### Task set
1. In the post on women and sports, whose 2000 Olympic gold medal run in the 200m does the writer call the most telling example?
2. Please give the stretch from "Wednesday, September 26, 2007" through "in New Jersey." of the post on women and sports again, swapping "Gatorade" for "Powerade".

### Text segment

Wednesday, September 26, 2007

Women and Sports

A few years ago I made some trouble with a piece about women's sports that pointed out that women really can't compete with men on the playing field. I was egged on by ads from Gatorade and Nike and the WNBA which all carried the same general theme: Women are just as strong and fast and athletic as men are. Which is crazy. The most telling of the examples I found was Marion Jones, whose 2000 Olympic gold medal performance in the 200m would have earned her a fourth-place finish in the high school boys state finals that year in New Jersey.

It seems that the political line has changed on women's sports, as now exemplified by a new Nike ad:

"Are boys bigger, stronger, and faster? Yes. Is that all that has to do with being an athlete? No."

"It's not a girl thing. It's not a boy thing. It's a skills ["skillz"? -ed] thing."

### Dataset rows
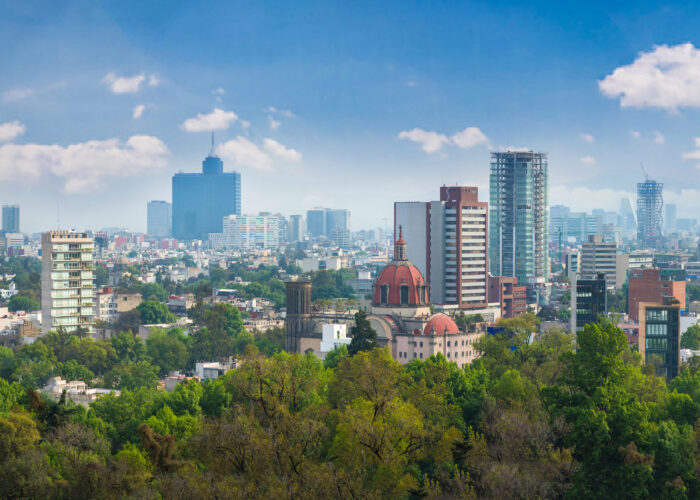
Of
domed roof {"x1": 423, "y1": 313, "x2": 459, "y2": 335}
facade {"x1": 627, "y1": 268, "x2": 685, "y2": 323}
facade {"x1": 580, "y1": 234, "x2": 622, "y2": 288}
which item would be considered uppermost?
facade {"x1": 580, "y1": 234, "x2": 622, "y2": 288}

### The responses
1. Marion Jones

2.
Wednesday, September 26, 2007

Women and Sports

A few years ago I made some trouble with a piece about women's sports that pointed out that women really can't compete with men on the playing field. I was egged on by ads from Powerade and Nike and the WNBA which all carried the same general theme: Women are just as strong and fast and athletic as men are. Which is crazy. The most telling of the examples I found was Marion Jones, whose 2000 Olympic gold medal performance in the 200m would have earned her a fourth-place finish in the high school boys state finals that year in New Jersey.